### Instructions to follow
Within the records below, find the line containing "category: unidentified murid". Reproduce it and each line after it exactly, and nothing else.

### Records supplied
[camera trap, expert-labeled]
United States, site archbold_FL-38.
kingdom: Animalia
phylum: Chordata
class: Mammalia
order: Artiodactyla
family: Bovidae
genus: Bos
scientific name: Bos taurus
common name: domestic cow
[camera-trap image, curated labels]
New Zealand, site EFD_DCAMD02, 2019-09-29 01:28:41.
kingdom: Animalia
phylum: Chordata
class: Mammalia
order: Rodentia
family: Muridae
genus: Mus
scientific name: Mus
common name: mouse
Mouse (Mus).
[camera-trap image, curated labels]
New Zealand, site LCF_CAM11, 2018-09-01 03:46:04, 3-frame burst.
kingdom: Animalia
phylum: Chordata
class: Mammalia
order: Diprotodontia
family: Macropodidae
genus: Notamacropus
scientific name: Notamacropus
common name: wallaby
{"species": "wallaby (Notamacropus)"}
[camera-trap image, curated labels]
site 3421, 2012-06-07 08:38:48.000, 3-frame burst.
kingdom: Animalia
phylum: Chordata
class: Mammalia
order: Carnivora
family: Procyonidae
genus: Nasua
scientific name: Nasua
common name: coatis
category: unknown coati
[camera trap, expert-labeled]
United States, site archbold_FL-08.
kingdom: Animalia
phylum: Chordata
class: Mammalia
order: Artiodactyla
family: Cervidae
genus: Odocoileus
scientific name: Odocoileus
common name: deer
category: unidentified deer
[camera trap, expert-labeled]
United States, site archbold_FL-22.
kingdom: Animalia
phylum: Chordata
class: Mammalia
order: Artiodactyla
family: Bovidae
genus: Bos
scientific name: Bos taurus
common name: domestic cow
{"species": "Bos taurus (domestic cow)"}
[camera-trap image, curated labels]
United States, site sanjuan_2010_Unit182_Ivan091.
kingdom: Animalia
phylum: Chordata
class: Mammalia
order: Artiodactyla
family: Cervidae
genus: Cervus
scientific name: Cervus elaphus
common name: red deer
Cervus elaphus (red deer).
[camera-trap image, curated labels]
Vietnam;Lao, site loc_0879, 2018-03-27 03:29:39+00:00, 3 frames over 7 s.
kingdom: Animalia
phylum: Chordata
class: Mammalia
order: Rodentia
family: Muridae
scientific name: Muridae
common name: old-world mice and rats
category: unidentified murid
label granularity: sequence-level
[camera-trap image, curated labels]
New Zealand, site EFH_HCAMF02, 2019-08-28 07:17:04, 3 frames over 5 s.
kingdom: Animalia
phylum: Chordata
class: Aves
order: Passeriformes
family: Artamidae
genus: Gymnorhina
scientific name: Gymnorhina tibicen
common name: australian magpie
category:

### Expected answer
category: unidentified murid
label granularity: sequence-level
[camera-trap image, curated labels]
New Zealand, site EFH_HCAMF02, 2019-08-28 07:17:04, 3 frames over 5 s.
kingdom: Animalia
phylum: Chordata
class: Aves
order: Passeriformes
family: Artamidae
genus: Gymnorhina
scientific name: Gymnorhina tibicen
common name: australian magpie
category:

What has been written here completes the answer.